■ **SHORT PROBLEM A**
Please count the lines in the listing below that contain the string "bbox", treating uppercase and lowercase as distinct, and give only the number.

■ **SELECTED EXTRACT**
— BEGIN —
The last time A. and I were in this clubhouse, we very nearly got ourselves banned for life for setting off a fire extinguisher. In mitigation, the last time would have been 1975 or thereabouts. It wouldn't have been either of us that actually did the deed, but friends at the Athletic club to which we both belonged from age 11.
The prominently displayed sign suggests this is no genteel Home Counties event, for on this cool Sunday morning in early autumn A. and I are to run the Middlesex 10K Championships in Victoria Park. There is a very big E in the post code, and as the sign suggests, you'd do well not to run alone in the evenings around here.

It is a landmark event in many ways; we both lived in Hackney for a number of years, and ran around the park and adjacent canal daily. This was when there were things floating in the canal you'd do well not to inspect too closely. Some 20 years ago A. ran his best half-marathon here; he mentioned that race to the club official organising today's event, who immediately recalled the scorching conditions all those years ago. Being here is a throwback to an even earlier time for us however, the annual Victoria Park Relays which we both took part in between ages 11 and 16; it's also the first time we will have competed in the same event for decades.
— END —
■ **EXCERPTED DATA**
— BEGIN —
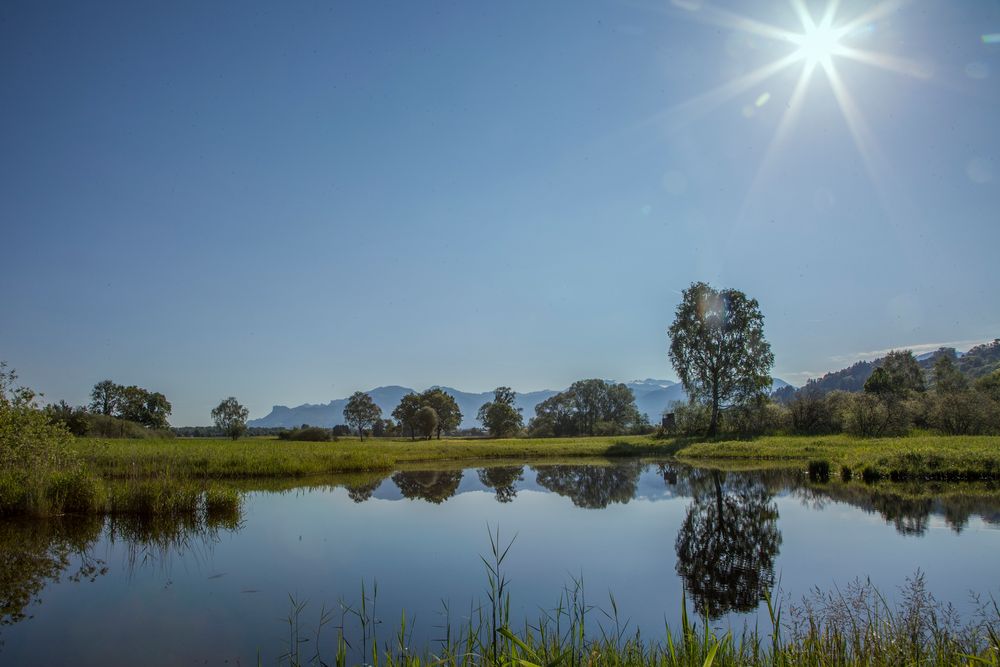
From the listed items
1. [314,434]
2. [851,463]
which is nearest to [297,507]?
[851,463]

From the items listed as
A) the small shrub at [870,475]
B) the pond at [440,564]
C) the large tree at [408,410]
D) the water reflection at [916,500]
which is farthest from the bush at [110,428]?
the small shrub at [870,475]

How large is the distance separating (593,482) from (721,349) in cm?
2846

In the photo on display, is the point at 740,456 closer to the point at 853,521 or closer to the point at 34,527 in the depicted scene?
the point at 853,521

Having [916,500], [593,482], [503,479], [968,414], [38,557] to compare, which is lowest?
[503,479]

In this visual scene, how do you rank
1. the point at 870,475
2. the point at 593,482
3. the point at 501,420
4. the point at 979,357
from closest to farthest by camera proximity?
1. the point at 870,475
2. the point at 593,482
3. the point at 501,420
4. the point at 979,357

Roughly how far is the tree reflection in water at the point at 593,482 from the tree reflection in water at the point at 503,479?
1467mm

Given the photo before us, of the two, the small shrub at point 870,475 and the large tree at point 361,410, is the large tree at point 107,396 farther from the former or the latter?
the small shrub at point 870,475

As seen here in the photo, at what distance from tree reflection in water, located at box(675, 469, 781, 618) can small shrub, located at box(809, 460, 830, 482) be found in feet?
16.1

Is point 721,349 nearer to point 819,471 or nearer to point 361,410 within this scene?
point 819,471

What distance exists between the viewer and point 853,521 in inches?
581

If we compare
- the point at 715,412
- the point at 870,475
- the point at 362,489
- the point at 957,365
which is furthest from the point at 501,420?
the point at 957,365

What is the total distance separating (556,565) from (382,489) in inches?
631

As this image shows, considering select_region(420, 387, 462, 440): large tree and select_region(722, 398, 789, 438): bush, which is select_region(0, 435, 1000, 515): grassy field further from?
select_region(420, 387, 462, 440): large tree

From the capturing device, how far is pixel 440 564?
37.9 feet
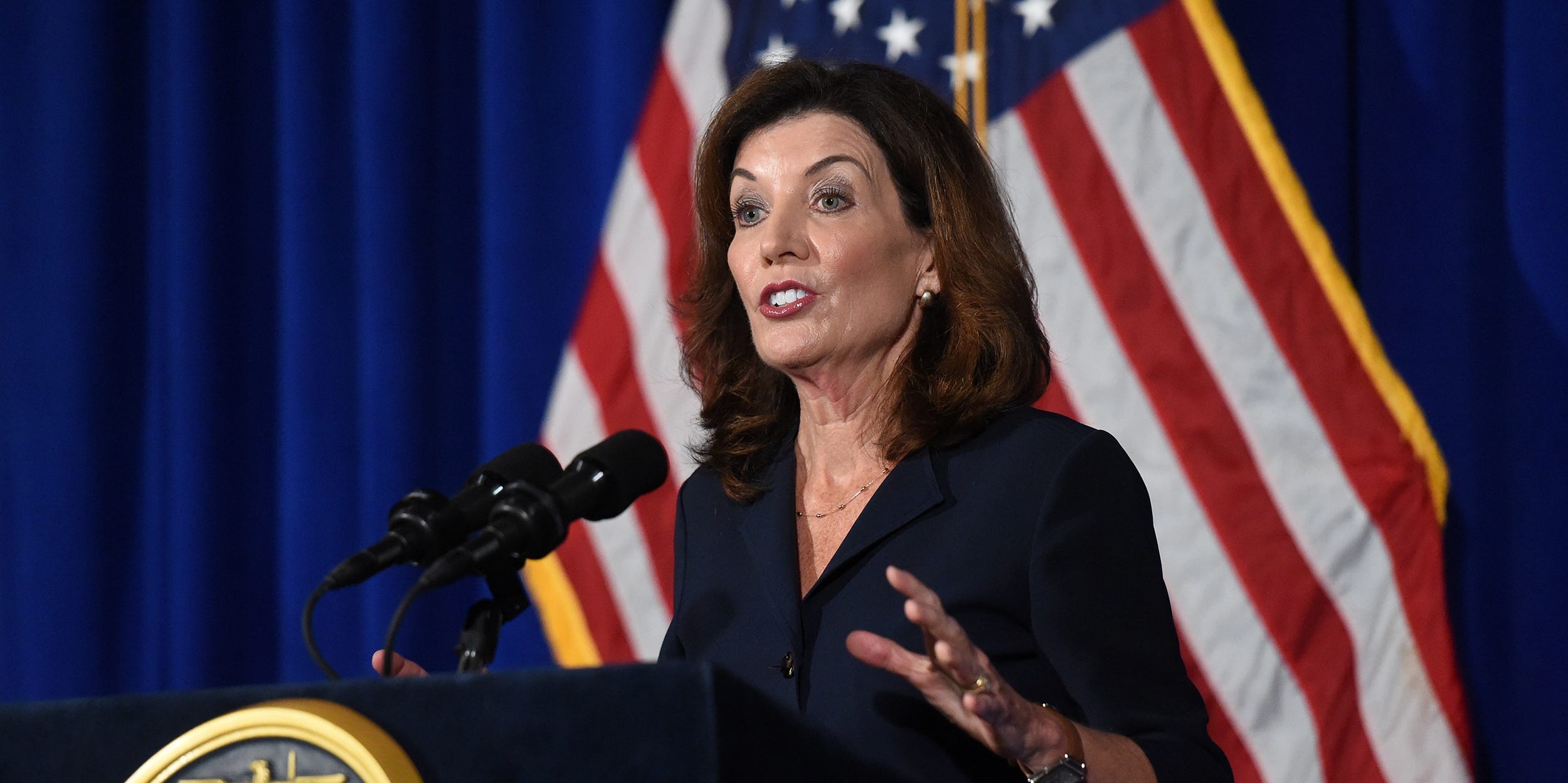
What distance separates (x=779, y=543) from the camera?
158 centimetres

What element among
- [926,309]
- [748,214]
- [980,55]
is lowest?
[926,309]

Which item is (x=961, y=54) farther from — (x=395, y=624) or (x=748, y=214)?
(x=395, y=624)

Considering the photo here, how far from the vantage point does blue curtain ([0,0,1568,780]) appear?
9.80 ft

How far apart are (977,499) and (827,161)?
490 millimetres

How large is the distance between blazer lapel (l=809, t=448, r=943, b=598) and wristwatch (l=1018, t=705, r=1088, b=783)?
1.23 feet

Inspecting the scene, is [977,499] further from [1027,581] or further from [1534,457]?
[1534,457]

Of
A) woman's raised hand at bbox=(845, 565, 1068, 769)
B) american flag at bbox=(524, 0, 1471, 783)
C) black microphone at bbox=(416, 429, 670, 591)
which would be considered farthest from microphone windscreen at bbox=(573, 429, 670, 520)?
american flag at bbox=(524, 0, 1471, 783)

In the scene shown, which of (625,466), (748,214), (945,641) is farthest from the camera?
(748,214)

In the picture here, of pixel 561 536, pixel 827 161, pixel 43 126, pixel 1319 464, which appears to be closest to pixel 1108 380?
pixel 1319 464

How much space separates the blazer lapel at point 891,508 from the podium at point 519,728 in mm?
652

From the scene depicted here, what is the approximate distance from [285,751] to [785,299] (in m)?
0.99

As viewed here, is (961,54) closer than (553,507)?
No

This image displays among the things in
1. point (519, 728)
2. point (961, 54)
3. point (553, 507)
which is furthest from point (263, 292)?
point (519, 728)

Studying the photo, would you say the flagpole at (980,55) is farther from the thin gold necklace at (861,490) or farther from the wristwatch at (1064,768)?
the wristwatch at (1064,768)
— END —
■ **SHORT PROBLEM B**
In the Victoria Park race account, between what ages did the two runners take part in the annual Victoria Park Relays?

■ **EXPECTED ANSWER A**
5

■ **EXPECTED ANSWER B**
Between ages 11 and 16.